North Block had asked the board of directors of state-run Punjab National Bank to consider taking over IFCI.
However, PNB does not wish to be forced into another mega-merger with the ailing yet asset-rich IFCI, which has on its books some Rs 15,920 crore in financial and physical assets.
To try and stall the merger, PNB, which took over the failed Kerala-based Nedungadi Bank some two years back, has been setting various conditions such as a debt write off before taking over the ailing financial corporation.
Top finance ministry officials said the conditions had made them realise that there was little chance of getting PNB to agree.
So, they have asked IDBI to prepare a roadmap for a possible merger between the two development financial institutions.
IDBI too has its own share of problems; it took over IDBI Bank some time back and needs some time to digest this mega merger.
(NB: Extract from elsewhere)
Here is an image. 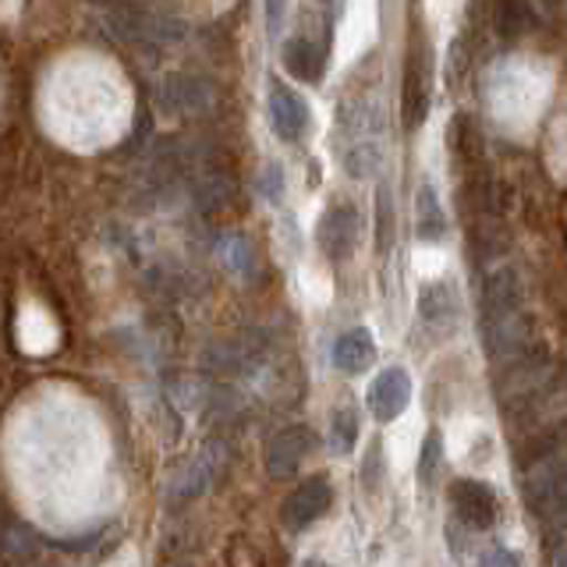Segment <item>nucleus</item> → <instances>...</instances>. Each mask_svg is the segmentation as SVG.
<instances>
[{"label":"nucleus","mask_w":567,"mask_h":567,"mask_svg":"<svg viewBox=\"0 0 567 567\" xmlns=\"http://www.w3.org/2000/svg\"><path fill=\"white\" fill-rule=\"evenodd\" d=\"M483 337L493 359H514L528 344V323L522 309V280L511 266L489 274L483 291Z\"/></svg>","instance_id":"nucleus-1"},{"label":"nucleus","mask_w":567,"mask_h":567,"mask_svg":"<svg viewBox=\"0 0 567 567\" xmlns=\"http://www.w3.org/2000/svg\"><path fill=\"white\" fill-rule=\"evenodd\" d=\"M106 35H114L117 43L132 47H174L188 35L185 18L171 11H153V8H114L103 14Z\"/></svg>","instance_id":"nucleus-2"},{"label":"nucleus","mask_w":567,"mask_h":567,"mask_svg":"<svg viewBox=\"0 0 567 567\" xmlns=\"http://www.w3.org/2000/svg\"><path fill=\"white\" fill-rule=\"evenodd\" d=\"M525 493L532 511L546 525L564 528L567 525V457H543L525 478Z\"/></svg>","instance_id":"nucleus-3"},{"label":"nucleus","mask_w":567,"mask_h":567,"mask_svg":"<svg viewBox=\"0 0 567 567\" xmlns=\"http://www.w3.org/2000/svg\"><path fill=\"white\" fill-rule=\"evenodd\" d=\"M213 85L199 75H185V71H171L156 89V111L164 117H192L209 111Z\"/></svg>","instance_id":"nucleus-4"},{"label":"nucleus","mask_w":567,"mask_h":567,"mask_svg":"<svg viewBox=\"0 0 567 567\" xmlns=\"http://www.w3.org/2000/svg\"><path fill=\"white\" fill-rule=\"evenodd\" d=\"M362 238V220H359V209L351 206H330L323 209V217L316 224V245L330 262H344L354 256Z\"/></svg>","instance_id":"nucleus-5"},{"label":"nucleus","mask_w":567,"mask_h":567,"mask_svg":"<svg viewBox=\"0 0 567 567\" xmlns=\"http://www.w3.org/2000/svg\"><path fill=\"white\" fill-rule=\"evenodd\" d=\"M330 504H333L330 483L323 475H312L280 504V525L298 536V532H306L309 525H316L319 518H323V514L330 511Z\"/></svg>","instance_id":"nucleus-6"},{"label":"nucleus","mask_w":567,"mask_h":567,"mask_svg":"<svg viewBox=\"0 0 567 567\" xmlns=\"http://www.w3.org/2000/svg\"><path fill=\"white\" fill-rule=\"evenodd\" d=\"M451 507L468 532H489L496 525V496L483 478H454Z\"/></svg>","instance_id":"nucleus-7"},{"label":"nucleus","mask_w":567,"mask_h":567,"mask_svg":"<svg viewBox=\"0 0 567 567\" xmlns=\"http://www.w3.org/2000/svg\"><path fill=\"white\" fill-rule=\"evenodd\" d=\"M369 415L377 422H394L404 415V408L412 404V377L404 365H386L377 372V380L369 383Z\"/></svg>","instance_id":"nucleus-8"},{"label":"nucleus","mask_w":567,"mask_h":567,"mask_svg":"<svg viewBox=\"0 0 567 567\" xmlns=\"http://www.w3.org/2000/svg\"><path fill=\"white\" fill-rule=\"evenodd\" d=\"M316 447V433L309 430V425H284L280 433L270 436V443H266V472H270L274 478H291L301 461H306Z\"/></svg>","instance_id":"nucleus-9"},{"label":"nucleus","mask_w":567,"mask_h":567,"mask_svg":"<svg viewBox=\"0 0 567 567\" xmlns=\"http://www.w3.org/2000/svg\"><path fill=\"white\" fill-rule=\"evenodd\" d=\"M266 111H270L274 135L280 142H301L309 132V103L301 100L291 85H284L280 79H270V96H266Z\"/></svg>","instance_id":"nucleus-10"},{"label":"nucleus","mask_w":567,"mask_h":567,"mask_svg":"<svg viewBox=\"0 0 567 567\" xmlns=\"http://www.w3.org/2000/svg\"><path fill=\"white\" fill-rule=\"evenodd\" d=\"M330 362L337 372H344V377H362V372L377 362V337L365 327L344 330L330 348Z\"/></svg>","instance_id":"nucleus-11"},{"label":"nucleus","mask_w":567,"mask_h":567,"mask_svg":"<svg viewBox=\"0 0 567 567\" xmlns=\"http://www.w3.org/2000/svg\"><path fill=\"white\" fill-rule=\"evenodd\" d=\"M284 68H288L291 79L316 85L327 71V43L312 40V35H295V40L284 43Z\"/></svg>","instance_id":"nucleus-12"},{"label":"nucleus","mask_w":567,"mask_h":567,"mask_svg":"<svg viewBox=\"0 0 567 567\" xmlns=\"http://www.w3.org/2000/svg\"><path fill=\"white\" fill-rule=\"evenodd\" d=\"M415 230L425 245H440L447 238V213H443L440 192L433 182H422L415 192Z\"/></svg>","instance_id":"nucleus-13"},{"label":"nucleus","mask_w":567,"mask_h":567,"mask_svg":"<svg viewBox=\"0 0 567 567\" xmlns=\"http://www.w3.org/2000/svg\"><path fill=\"white\" fill-rule=\"evenodd\" d=\"M425 114H430V82H425V68L419 64V58H412L404 71V100H401L404 128L415 132L425 121Z\"/></svg>","instance_id":"nucleus-14"},{"label":"nucleus","mask_w":567,"mask_h":567,"mask_svg":"<svg viewBox=\"0 0 567 567\" xmlns=\"http://www.w3.org/2000/svg\"><path fill=\"white\" fill-rule=\"evenodd\" d=\"M419 316L430 327H454L457 319V295L447 280H433L419 291Z\"/></svg>","instance_id":"nucleus-15"},{"label":"nucleus","mask_w":567,"mask_h":567,"mask_svg":"<svg viewBox=\"0 0 567 567\" xmlns=\"http://www.w3.org/2000/svg\"><path fill=\"white\" fill-rule=\"evenodd\" d=\"M359 433H362V419L354 408H333L330 412V433H327V443H330V454L337 457H348L354 451V443H359Z\"/></svg>","instance_id":"nucleus-16"},{"label":"nucleus","mask_w":567,"mask_h":567,"mask_svg":"<svg viewBox=\"0 0 567 567\" xmlns=\"http://www.w3.org/2000/svg\"><path fill=\"white\" fill-rule=\"evenodd\" d=\"M224 461L227 457H220V451L217 447H209L195 465L185 472V478H182V486H177V496H199L213 478L220 475V468H224Z\"/></svg>","instance_id":"nucleus-17"},{"label":"nucleus","mask_w":567,"mask_h":567,"mask_svg":"<svg viewBox=\"0 0 567 567\" xmlns=\"http://www.w3.org/2000/svg\"><path fill=\"white\" fill-rule=\"evenodd\" d=\"M220 259H224L235 274L248 277V274H252V266H256L252 241L241 238V235H227V238L220 241Z\"/></svg>","instance_id":"nucleus-18"},{"label":"nucleus","mask_w":567,"mask_h":567,"mask_svg":"<svg viewBox=\"0 0 567 567\" xmlns=\"http://www.w3.org/2000/svg\"><path fill=\"white\" fill-rule=\"evenodd\" d=\"M443 465V433L440 430H430L419 447V483L433 486V478Z\"/></svg>","instance_id":"nucleus-19"},{"label":"nucleus","mask_w":567,"mask_h":567,"mask_svg":"<svg viewBox=\"0 0 567 567\" xmlns=\"http://www.w3.org/2000/svg\"><path fill=\"white\" fill-rule=\"evenodd\" d=\"M390 238H394V203H390L386 185H380V192H377V248H380V256L390 252Z\"/></svg>","instance_id":"nucleus-20"},{"label":"nucleus","mask_w":567,"mask_h":567,"mask_svg":"<svg viewBox=\"0 0 567 567\" xmlns=\"http://www.w3.org/2000/svg\"><path fill=\"white\" fill-rule=\"evenodd\" d=\"M35 549H40V539H35V532L29 525H11L8 528V557H32Z\"/></svg>","instance_id":"nucleus-21"},{"label":"nucleus","mask_w":567,"mask_h":567,"mask_svg":"<svg viewBox=\"0 0 567 567\" xmlns=\"http://www.w3.org/2000/svg\"><path fill=\"white\" fill-rule=\"evenodd\" d=\"M288 8L291 0H266V32H270V40H280V29H284V18H288Z\"/></svg>","instance_id":"nucleus-22"},{"label":"nucleus","mask_w":567,"mask_h":567,"mask_svg":"<svg viewBox=\"0 0 567 567\" xmlns=\"http://www.w3.org/2000/svg\"><path fill=\"white\" fill-rule=\"evenodd\" d=\"M259 188H262V195L270 203H280L284 199V167L280 164H270L262 171V177H259Z\"/></svg>","instance_id":"nucleus-23"},{"label":"nucleus","mask_w":567,"mask_h":567,"mask_svg":"<svg viewBox=\"0 0 567 567\" xmlns=\"http://www.w3.org/2000/svg\"><path fill=\"white\" fill-rule=\"evenodd\" d=\"M478 567H522V560H518L514 549L496 546V549H486V554L478 557Z\"/></svg>","instance_id":"nucleus-24"},{"label":"nucleus","mask_w":567,"mask_h":567,"mask_svg":"<svg viewBox=\"0 0 567 567\" xmlns=\"http://www.w3.org/2000/svg\"><path fill=\"white\" fill-rule=\"evenodd\" d=\"M295 567H333V564H327V560H319V557H306V560H298Z\"/></svg>","instance_id":"nucleus-25"}]
</instances>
However, the government?s diktat cannot be ignored and its board is currently working on its response to the takeover question.
North Block officials know that IFCI is not an attractive takeover target despite any tax sops the buyer may get from the merger.
Officials admit that though IFCI reported a Rs 61-crore operational profit last quarter, it still has huge problems, despite the Rs 6,000-crore bailout package sanctioned two years back.
IFCI had some Rs 3,230 crore in losses and nearly Rs 11,960 crore of gross non-performing assets at the end of financial year 2004.
To sweeten the deal, officials are now considering throwing in a small but profitable PSU bank to make the deal attractive.
If the deal sweetener is indeed thrown in, then perhaps even the reluctant PNB might consider merging with IFCI.
?The whole issue is that with these banks listed on bourses we have to ensure merger deals which do not erode shareholder value. The government can no longer transfer the job of reviving one of its sick children on to the shoulder of another stronger child. It has to look after the interests of other shareholders too,? officials said.